### Goal
Nothing but the line with "The photo here" and the lines after it, through the end of the records below, is to be repeated, exactly as it is.

○ ○ ○ ○ ○ ○ ○

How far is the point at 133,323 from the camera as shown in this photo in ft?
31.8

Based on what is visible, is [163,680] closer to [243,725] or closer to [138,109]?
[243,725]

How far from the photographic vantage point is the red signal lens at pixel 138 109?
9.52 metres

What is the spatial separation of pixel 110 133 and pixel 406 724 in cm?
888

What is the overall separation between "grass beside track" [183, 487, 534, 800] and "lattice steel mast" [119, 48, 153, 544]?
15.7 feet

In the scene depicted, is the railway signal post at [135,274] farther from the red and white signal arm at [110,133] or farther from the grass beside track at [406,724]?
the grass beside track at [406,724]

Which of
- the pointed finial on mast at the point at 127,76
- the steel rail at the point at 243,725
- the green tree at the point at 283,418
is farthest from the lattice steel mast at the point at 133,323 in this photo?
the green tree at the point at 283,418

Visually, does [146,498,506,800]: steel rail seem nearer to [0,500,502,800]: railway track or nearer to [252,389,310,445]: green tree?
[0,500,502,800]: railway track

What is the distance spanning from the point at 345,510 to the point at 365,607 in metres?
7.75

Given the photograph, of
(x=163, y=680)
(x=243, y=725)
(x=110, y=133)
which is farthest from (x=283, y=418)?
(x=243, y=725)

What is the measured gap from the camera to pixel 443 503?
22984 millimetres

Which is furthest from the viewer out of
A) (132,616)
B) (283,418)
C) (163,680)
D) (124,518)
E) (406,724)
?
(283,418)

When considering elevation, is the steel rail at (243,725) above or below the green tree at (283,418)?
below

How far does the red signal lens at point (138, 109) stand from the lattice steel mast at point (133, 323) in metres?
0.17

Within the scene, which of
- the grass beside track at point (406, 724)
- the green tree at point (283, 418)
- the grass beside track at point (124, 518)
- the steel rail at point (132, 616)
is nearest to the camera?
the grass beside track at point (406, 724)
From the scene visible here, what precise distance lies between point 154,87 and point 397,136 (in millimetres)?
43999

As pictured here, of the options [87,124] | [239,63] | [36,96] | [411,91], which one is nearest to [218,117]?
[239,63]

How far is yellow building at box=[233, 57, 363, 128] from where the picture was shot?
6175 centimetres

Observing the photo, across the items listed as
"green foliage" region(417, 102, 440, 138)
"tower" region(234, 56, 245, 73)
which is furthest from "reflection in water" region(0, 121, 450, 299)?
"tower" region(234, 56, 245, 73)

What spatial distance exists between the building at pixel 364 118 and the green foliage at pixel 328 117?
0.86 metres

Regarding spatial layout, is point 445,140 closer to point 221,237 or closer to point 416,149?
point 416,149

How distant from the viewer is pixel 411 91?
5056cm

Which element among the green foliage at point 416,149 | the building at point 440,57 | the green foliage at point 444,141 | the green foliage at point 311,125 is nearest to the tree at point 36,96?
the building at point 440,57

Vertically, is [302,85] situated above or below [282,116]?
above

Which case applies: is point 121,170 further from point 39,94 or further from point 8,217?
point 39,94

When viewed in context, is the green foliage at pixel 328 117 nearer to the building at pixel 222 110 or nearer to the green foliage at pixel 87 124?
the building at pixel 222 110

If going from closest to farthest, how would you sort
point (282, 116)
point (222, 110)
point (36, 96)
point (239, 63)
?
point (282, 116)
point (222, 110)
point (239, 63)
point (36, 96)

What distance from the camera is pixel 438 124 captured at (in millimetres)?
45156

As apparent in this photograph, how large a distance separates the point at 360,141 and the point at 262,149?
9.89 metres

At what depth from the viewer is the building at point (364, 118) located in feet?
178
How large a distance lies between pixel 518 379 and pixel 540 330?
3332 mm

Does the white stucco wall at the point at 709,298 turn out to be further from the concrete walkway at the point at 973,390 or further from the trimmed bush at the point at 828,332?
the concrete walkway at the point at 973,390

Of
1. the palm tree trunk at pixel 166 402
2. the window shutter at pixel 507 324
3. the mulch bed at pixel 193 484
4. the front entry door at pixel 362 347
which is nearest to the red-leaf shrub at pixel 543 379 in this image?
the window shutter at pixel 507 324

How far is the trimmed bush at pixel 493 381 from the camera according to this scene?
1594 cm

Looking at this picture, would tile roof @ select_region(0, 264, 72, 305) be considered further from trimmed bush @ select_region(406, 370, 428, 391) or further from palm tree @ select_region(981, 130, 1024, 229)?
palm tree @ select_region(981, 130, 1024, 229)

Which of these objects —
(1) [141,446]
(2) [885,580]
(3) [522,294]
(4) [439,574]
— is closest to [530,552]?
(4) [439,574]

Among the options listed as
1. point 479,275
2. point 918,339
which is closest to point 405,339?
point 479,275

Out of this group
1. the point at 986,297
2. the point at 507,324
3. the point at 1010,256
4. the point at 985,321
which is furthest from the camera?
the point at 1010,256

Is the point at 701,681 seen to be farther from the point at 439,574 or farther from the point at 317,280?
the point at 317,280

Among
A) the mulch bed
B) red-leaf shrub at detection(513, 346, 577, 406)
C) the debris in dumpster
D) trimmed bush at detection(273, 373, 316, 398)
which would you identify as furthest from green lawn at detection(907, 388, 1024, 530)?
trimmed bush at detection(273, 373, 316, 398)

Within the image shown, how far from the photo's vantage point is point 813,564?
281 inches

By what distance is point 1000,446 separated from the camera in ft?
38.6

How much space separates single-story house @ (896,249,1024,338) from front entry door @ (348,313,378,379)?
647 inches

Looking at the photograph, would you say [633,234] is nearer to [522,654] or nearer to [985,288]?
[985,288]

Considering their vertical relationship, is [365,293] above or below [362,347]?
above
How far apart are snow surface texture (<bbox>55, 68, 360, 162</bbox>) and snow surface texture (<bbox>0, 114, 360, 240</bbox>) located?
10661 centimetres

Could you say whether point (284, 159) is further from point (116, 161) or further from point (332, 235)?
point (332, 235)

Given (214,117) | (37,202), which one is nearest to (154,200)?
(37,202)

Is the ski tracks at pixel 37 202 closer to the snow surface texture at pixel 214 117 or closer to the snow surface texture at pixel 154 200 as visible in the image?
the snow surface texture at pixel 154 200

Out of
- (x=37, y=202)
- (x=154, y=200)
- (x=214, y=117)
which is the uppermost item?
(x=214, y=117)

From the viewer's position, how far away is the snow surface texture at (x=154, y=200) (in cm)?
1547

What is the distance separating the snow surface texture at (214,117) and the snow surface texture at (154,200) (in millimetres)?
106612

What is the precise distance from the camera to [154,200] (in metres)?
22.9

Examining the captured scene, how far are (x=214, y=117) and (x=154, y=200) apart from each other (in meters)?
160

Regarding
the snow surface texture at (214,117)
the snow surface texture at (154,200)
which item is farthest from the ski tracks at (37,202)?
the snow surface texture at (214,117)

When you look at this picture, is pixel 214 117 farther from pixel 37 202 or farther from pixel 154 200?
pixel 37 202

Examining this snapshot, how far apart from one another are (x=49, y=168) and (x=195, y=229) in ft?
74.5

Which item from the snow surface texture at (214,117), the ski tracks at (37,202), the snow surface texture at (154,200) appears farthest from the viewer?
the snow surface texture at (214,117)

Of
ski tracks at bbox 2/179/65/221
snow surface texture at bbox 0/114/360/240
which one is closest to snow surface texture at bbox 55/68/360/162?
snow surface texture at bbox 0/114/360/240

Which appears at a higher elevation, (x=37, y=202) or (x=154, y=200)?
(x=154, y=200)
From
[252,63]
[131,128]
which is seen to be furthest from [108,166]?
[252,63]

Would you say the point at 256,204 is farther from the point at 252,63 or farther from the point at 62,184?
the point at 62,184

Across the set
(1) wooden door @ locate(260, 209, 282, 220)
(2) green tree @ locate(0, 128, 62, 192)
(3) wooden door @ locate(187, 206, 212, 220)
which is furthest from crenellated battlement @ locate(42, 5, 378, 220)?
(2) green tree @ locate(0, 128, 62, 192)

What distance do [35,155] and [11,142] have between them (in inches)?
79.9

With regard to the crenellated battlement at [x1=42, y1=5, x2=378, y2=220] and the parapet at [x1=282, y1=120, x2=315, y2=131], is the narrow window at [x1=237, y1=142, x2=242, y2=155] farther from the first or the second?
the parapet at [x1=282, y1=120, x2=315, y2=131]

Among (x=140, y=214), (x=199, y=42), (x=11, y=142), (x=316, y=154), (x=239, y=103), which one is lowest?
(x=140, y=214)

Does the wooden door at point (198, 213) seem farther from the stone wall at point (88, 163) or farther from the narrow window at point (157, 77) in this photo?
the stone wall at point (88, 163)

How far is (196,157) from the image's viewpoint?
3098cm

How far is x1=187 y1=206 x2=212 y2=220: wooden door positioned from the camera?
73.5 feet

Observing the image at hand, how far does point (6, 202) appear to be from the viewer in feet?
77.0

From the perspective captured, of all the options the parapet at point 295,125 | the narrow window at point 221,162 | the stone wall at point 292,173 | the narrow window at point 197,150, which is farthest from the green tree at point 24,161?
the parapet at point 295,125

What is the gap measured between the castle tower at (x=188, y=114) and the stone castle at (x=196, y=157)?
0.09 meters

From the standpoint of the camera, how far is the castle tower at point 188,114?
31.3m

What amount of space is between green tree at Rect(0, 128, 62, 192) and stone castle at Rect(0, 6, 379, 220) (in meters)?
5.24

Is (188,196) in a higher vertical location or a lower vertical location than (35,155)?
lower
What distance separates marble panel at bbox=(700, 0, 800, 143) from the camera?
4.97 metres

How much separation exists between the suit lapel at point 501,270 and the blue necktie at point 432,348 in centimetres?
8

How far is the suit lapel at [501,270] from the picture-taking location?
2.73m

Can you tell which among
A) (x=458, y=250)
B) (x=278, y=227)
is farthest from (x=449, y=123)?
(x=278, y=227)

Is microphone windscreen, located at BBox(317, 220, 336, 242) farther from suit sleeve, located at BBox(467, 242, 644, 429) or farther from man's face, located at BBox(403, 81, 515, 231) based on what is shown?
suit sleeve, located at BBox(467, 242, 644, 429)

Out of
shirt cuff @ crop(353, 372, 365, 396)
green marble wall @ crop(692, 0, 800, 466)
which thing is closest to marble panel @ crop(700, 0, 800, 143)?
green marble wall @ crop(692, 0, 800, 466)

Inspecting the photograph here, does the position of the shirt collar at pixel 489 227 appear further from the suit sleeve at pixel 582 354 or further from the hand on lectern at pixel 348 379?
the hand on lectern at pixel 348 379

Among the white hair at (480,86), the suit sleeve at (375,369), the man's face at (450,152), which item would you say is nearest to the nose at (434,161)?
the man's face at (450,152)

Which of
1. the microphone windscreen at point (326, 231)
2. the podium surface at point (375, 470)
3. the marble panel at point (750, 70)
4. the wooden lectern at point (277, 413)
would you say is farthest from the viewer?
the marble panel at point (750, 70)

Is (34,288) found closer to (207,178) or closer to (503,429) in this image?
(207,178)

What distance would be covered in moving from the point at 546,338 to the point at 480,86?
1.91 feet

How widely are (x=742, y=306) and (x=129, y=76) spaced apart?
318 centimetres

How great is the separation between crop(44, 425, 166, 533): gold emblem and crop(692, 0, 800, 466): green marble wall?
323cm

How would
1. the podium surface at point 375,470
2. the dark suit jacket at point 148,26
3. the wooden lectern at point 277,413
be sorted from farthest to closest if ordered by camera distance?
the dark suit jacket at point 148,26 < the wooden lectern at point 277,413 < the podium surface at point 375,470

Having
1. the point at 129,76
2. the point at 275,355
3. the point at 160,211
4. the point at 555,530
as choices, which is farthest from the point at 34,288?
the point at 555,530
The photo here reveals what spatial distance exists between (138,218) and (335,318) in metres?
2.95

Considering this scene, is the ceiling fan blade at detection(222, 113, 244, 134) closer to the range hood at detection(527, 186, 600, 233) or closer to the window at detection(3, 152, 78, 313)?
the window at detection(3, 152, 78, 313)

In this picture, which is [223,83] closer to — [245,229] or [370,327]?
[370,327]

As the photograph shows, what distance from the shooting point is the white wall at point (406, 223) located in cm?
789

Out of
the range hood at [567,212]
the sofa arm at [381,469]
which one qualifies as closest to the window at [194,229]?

○ ○ ○ ○ ○ ○ ○

### Complete response
The photo here reveals what spatial distance exists between (138,218) and (335,318) in metres?
2.95

Considering this scene, is the ceiling fan blade at detection(222, 113, 244, 134) closer to the range hood at detection(527, 186, 600, 233) or closer to the window at detection(3, 152, 78, 313)?
the window at detection(3, 152, 78, 313)

In this picture, which is [223,83] closer to — [245,229] or [370,327]?
[370,327]

As the photograph shows, what distance from the shooting point is the white wall at point (406, 223) located in cm?
789

Out of
the range hood at [567,212]
the sofa arm at [381,469]
which one qualifies as closest to the window at [194,229]?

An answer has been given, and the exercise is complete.